**Texte de page**
****
Intervention de Victor Lina lors de la rencontre du 8 mars 2025 autour du texte de Charles Melman “La mère comme agent du père” (1996)

 

VL : Donc, je vais vous proposer de repartir de la notion de matrifocalité et de faire quelque part un retour en arrière, ce que signifie notamment le terme analyse. Et nous allons essayer de partir de ces années qui vont accoucher de cette notion. Alors, comme l’évoque, comme vient de l’annoncer Nicolle, ces travaux de Charles Melman, cet écrit de Charles Melman, sur « la mère comme agent du père » fait référence aux travaux d’au moins deux anthropologues qui ont travaillé sur les caractères de la structure familiale, notamment des groupes sociaux afro-descendants, notamment défavorisés au sein des populations de la Caraïbe, allant donc de la Jamaïque au Guyana. À cette époque de l’après-guerre, l’Empire britannique en déclin s’adapte et conserve de fortes amarres. C’est ainsi que la Jamaïque et le Guyana, ou encore la Barbade, sont encore des colonies et le resteront jusqu’aux années 60.

 

Donc cette émergence de ce concept, on la doit surtout à la suite de la Deuxième Guerre mondiale, qui a vu la participation notamment des Américains afro-descendants de manière massive à cette guerre mondiale.  Les premiers travaux qui vont s’intéresser à cette partie de la population nord-américaine vont commencer avec des auteurs comme Franklin Frazier, comme Melville Herskovits, qui vont notamment s’opposer du point de vue conceptuel, en tout cas quant à l’analyse qu’ils portent sur ces populations.
****
**Extraits des entrées**
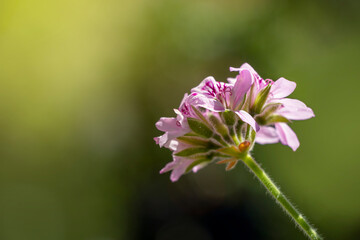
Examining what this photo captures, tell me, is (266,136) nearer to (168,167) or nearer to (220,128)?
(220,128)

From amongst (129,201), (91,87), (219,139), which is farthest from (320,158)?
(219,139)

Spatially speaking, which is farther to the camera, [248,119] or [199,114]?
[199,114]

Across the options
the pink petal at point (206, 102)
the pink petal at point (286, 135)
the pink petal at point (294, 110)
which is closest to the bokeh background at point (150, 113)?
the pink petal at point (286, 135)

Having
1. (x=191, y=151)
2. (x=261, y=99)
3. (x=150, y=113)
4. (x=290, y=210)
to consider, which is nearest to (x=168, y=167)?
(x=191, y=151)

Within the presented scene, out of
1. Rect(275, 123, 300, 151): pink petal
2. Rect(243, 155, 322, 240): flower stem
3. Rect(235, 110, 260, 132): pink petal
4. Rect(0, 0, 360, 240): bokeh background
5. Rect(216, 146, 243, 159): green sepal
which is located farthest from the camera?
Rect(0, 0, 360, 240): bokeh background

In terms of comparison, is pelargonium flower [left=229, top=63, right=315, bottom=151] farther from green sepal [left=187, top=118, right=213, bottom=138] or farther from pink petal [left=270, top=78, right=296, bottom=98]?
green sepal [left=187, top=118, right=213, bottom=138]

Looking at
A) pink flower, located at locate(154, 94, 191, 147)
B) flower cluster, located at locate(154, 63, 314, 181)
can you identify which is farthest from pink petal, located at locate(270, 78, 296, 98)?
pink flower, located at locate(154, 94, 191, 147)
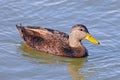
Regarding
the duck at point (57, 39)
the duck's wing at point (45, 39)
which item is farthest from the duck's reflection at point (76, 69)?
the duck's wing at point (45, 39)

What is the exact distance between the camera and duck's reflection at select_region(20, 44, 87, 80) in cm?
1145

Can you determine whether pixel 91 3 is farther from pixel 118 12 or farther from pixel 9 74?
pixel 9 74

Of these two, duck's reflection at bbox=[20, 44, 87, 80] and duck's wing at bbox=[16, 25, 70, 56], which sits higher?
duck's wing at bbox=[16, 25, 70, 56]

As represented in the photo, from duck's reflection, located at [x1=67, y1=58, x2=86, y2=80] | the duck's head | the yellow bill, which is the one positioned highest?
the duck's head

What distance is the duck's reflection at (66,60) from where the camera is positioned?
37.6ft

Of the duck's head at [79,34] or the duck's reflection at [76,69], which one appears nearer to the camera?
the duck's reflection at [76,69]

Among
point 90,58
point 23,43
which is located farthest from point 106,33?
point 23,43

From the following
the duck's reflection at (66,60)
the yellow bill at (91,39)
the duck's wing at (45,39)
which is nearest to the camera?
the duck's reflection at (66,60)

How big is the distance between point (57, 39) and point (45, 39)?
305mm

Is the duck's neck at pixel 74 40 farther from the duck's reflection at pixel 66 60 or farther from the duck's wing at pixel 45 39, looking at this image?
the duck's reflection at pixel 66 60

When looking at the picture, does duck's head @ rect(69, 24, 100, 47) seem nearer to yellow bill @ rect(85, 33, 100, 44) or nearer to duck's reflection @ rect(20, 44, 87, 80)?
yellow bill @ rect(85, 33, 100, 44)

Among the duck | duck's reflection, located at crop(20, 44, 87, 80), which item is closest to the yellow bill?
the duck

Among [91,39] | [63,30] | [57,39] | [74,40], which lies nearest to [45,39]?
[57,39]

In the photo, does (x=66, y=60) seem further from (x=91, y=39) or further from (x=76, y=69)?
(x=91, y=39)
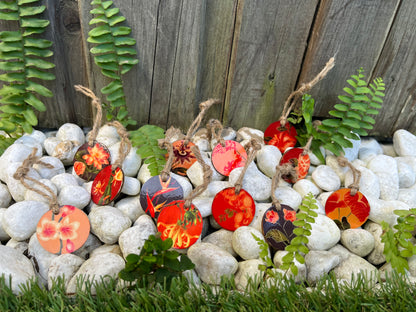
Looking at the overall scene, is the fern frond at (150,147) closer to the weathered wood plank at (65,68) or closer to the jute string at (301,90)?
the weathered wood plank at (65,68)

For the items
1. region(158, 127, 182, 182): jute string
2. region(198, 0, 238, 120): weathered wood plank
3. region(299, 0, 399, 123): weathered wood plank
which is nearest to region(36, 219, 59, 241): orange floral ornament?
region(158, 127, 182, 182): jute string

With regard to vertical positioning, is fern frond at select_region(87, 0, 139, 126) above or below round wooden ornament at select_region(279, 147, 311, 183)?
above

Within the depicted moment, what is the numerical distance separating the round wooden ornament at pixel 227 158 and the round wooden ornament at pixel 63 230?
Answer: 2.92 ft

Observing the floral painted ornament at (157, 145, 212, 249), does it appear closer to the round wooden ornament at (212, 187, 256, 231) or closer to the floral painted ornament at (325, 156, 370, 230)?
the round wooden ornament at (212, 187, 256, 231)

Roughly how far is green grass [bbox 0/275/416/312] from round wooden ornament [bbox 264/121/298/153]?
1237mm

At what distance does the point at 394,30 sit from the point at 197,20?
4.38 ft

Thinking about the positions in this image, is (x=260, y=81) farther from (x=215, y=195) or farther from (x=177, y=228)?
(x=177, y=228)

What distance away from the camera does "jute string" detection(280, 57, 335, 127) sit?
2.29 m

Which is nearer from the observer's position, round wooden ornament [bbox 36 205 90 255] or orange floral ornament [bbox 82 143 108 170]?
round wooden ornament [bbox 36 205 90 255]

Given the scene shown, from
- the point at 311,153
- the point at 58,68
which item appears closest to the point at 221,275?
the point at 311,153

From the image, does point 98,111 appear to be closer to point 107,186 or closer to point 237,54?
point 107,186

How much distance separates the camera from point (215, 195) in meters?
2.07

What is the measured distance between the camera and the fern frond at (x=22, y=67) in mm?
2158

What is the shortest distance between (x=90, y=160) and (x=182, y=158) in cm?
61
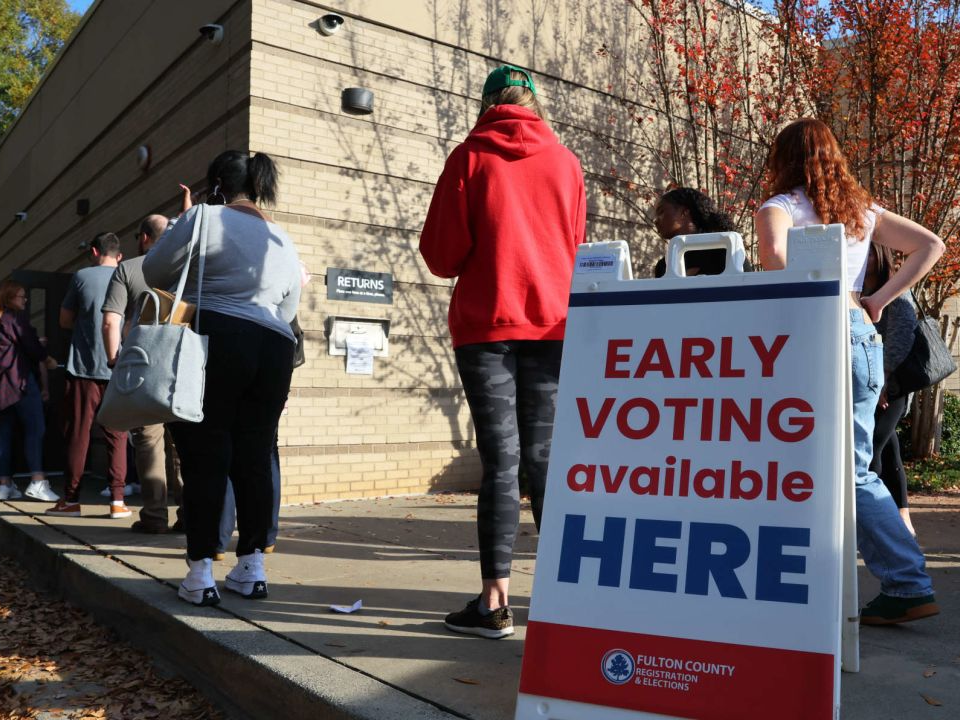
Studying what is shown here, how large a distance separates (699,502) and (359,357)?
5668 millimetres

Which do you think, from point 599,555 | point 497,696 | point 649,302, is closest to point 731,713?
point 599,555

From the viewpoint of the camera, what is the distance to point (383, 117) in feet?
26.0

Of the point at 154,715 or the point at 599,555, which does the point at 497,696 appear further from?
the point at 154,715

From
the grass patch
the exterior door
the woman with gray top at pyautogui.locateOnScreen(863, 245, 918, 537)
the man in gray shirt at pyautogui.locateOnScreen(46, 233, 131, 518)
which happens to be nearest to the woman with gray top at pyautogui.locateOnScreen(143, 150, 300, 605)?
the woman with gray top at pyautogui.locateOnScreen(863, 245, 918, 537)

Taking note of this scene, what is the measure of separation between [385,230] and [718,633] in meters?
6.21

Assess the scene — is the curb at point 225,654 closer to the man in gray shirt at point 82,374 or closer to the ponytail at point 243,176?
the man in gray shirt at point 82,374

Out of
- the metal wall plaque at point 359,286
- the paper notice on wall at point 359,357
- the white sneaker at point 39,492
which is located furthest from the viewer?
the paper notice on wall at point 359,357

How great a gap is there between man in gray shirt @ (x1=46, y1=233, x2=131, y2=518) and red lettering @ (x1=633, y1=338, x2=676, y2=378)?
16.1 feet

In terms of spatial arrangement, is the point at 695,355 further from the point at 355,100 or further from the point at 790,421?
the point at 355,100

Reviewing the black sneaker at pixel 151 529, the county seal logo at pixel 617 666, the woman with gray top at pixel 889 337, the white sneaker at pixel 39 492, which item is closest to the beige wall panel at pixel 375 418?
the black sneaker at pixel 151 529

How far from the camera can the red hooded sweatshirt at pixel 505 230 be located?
****
**Consignes de l'exercice**
• 1. Recopiez à l'identique le passage de l'intervention sur la matrifocalité allant de « Donc cette émergence » jusqu'à « sur ces populations. » inclus.
• 2. Rédigez la suite de l'intervention sur la matrifocalité en reprenant après sa dernière phrase.

**Réponses par consigne**
• 1.
Donc cette émergence de ce concept, on la doit surtout à la suite de la Deuxième Guerre mondiale, qui a vu la participation notamment des Américains afro-descendants de manière massive à cette guerre mondiale.  Les premiers travaux qui vont s’intéresser à cette partie de la population nord-américaine vont commencer avec des auteurs comme Franklin Frazier, comme Melville Herskovits, qui vont notamment s’opposer du point de vue conceptuel, en tout cas quant à l’analyse qu’ils portent sur ces populations.

• 2.
 

À côté de cela, de manière contemporaine, il y a le travail, l’ouvrage de Gilberto Freyre, élève de Boas et qui est auteur de l’ouvrage bien connu des psychanalystes de l’ALI-Antilles, Casa Grande y Senzala, qui expose en se référant à l’histoire et à la sociologie, ses réflexions et ses analyses au sujet de la société brésilienne marquée par l’esclavage.

 

À la croisée des idées de la pensée fonctionnaliste de Malinowski, de la théorie structuro-fonctionnaliste de Radcliffe-Brown, toutes deux érigées contre le courant évolutionniste et à la veille de l’émergence du structuralisme développé par Lévi-Strauss, puis par Françoise Héritier pour l’École française, nous avons différents auteurs anglo-saxons qui élaborent des notions, poursuivent des recherches, vérifient leurs postulats en réalisant des études sur le terrain.

 

Pendant cette première moitié du XXe siècle, les études sur la parenté et la filiation sont très répandues et sont l’objet de confrontations de thèses diverses passablement traversées par des préjugés raciaux à l’égard des populations dites « primitives » étudiées.

 

Solange Adélola Faladé, psychanalyste qui fut aussi médecin et anthropologue, disait qu’il y a pour l’anthropologie une nécessité de s’intéresser aux sociétés « autres », et en l’occurrence des sociétés dites primitives pour mesurer ou conforter leurs thèses.

 

C’est dans ce contexte que la recherche de différences et de constantes à visées universalisantes s’opère, en vue de faire valoir un discours apte à rendre compte de l’informe, de l’archaïque, voire de l’inédit.

 

Mais ce que recherchent ce vers quoi tendent ces anthropologues, c’est… je reprends cette idée de Solange Adélola Faladé, c’est l’autre. Et à travers l’autre, cette différence, pour voir et mélanger les données observées vers quelque chose qui soutiendrait une reconnaissance. Donc cette différence première pour considérer cet autre comme un semblable.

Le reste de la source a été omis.